To explore the association between serum cystatin C (Cys-C) and renal damage in patients with chronic hepatitis B.We retrospectively analyzed the clinical data of 425 patients with chronic hepatitis B virus (HBV) infection. Liver stiffness measured by FibroScan was used to diagnosis liver fibrosis. Cys-C levels were detected via latex-enhanced immunoturbidimetric assay.A total of 425 patients were enrolled. Among them, 217 were patients with CHB with an eGFR > 90 mL/min/1.73 m and 208 with an eGFR ≤90 mL/min/1.73 m. Cys-C levels significantly differed in patients with eGFR > 90 mL/min/1.73 m compared with patients with eGFR ≤90 mL/min/1.73 m (0.81 ± 0.05 vs 1.05 ± 0.06 mg/L, P < .001). Moreover, the Cys-C levels were 0.82 ± 0.04 mg/L in patients without liver fibrosis, 0.98 ± 0.05 mg/L in patients with mild liver fibrosis, 1.05 ± 0.08 mg/L in patients with advanced liver fibrosis, and 1.12 ± 0.07 mg/L in patients with liver cirrhosis (P < .001). Multivariate analyses were conducted to explore the independent factors associated with a decreased eGFR. Multivariate analysis suggested that T2DM (P = .032), liver fibrosis (P = .013), and Cys-C level (P = .035) were the independent factors associated with the decreased eGFR in patients with CHB. While age (P = .020) and Cys-C level (P = .001) were the independent factors associated with the decreased eGFR in patients with CHB-related fibrosis.The fibrosis group had significantly higher Cys-C levels than those without fibrosis. Routine monitoring of Cys-C levels is of positive significance in preventing the development of renal impairment of CHB patients.

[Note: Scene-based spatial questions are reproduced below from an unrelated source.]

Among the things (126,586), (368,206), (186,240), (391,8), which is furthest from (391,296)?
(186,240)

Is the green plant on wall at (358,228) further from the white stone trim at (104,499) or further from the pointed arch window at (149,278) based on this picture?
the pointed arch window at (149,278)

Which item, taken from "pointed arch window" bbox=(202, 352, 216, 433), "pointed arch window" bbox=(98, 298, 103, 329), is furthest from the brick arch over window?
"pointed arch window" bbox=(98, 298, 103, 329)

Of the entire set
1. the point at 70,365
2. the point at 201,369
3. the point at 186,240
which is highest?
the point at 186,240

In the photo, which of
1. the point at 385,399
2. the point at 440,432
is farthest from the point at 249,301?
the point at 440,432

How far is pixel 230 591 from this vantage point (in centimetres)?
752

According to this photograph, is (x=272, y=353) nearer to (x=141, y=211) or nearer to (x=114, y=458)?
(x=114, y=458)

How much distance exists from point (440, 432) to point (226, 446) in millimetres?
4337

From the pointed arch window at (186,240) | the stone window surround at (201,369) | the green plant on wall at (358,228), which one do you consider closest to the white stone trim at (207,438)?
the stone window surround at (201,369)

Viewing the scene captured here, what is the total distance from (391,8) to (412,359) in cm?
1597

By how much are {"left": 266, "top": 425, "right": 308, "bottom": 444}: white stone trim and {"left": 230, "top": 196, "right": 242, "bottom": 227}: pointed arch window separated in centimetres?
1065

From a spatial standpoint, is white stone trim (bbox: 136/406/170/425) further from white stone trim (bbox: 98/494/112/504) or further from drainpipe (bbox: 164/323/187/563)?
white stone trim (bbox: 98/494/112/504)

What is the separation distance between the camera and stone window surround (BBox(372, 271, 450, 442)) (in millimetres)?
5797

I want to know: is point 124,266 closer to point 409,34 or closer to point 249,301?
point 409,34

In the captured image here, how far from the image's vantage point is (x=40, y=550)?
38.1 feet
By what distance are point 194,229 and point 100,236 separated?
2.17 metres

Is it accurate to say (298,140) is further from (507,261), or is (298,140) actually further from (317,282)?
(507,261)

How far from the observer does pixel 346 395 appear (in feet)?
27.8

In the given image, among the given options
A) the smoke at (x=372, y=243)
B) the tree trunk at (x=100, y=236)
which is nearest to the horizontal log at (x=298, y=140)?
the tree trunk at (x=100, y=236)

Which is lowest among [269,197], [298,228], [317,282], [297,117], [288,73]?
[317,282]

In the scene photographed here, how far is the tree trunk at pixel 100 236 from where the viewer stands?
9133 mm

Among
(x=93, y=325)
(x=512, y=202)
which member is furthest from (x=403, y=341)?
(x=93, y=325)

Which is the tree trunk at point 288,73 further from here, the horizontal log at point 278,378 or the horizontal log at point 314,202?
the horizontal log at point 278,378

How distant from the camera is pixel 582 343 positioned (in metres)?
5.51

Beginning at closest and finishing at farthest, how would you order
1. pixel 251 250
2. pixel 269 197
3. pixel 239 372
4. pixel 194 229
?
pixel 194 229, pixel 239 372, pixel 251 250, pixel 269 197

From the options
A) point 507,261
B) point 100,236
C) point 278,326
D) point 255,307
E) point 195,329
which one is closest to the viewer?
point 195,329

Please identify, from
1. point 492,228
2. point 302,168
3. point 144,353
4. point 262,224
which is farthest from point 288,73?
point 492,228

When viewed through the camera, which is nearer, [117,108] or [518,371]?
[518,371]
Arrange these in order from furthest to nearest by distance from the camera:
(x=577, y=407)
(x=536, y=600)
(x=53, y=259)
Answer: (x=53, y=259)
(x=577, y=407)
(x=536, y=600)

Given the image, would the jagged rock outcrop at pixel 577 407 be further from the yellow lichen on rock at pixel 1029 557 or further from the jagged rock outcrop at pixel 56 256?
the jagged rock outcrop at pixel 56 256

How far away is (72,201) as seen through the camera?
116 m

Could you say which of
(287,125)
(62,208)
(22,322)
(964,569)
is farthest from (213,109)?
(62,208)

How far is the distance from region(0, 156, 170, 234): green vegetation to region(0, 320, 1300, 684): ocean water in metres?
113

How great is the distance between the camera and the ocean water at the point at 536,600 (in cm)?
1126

探讨慢性乙型肝炎患者血清胱抑素C(Cys-C)与肾损伤之间的关联。我们回顾性分析了425例慢性乙型肝炎病毒(HBV)感染患者的临床资料。采用FibroScan测量肝脏硬度来诊断肝纤维化。通过乳胶增强免疫比浊法检测Cys-C水平。共纳入425例患者。其中,217例为慢性乙型肝炎患者,估算肾小球滤过率(eGFR)>90 mL/min/1.73 m²,208例eGFR≤90 mL/min/1.73 m²。与eGFR≤90 mL/min/1.73 m²的患者相比,eGFR>90 mL/min/1.73 m²的患者Cys-C水平有显著差异(0.81±0.05 vs 1.05±0.06 mg/L,P<0.001)。此外,无肝纤维化患者的Cys-C水平为0.82±0.04 mg/L,轻度肝纤维化患者为0.98±0.05 mg/L,重度肝纤维化患者为1.05±0.08 mg/L,肝硬化患者为1.12±0.07 mg/L(P<0.001)。进行多因素分析以探讨与eGFR降低相关的独立因素。多因素分析表明,2型糖尿病(T2DM,P=0.032)、肝纤维化(P=0.013)和Cys-C水平(P=0.035)是慢性乙型肝炎患者eGFR降低的独立相关因素。而年龄(P=0.020)和Cys-C水平(P=0.001)是慢性乙型肝炎相关纤维化患者eGFR降低的独立相关因素。纤维化组的Cys-C水平显著高于无纤维化组。定期监测Cys-C水平对预防慢性乙型肝炎患者肾功能损害的发生具有积极意义。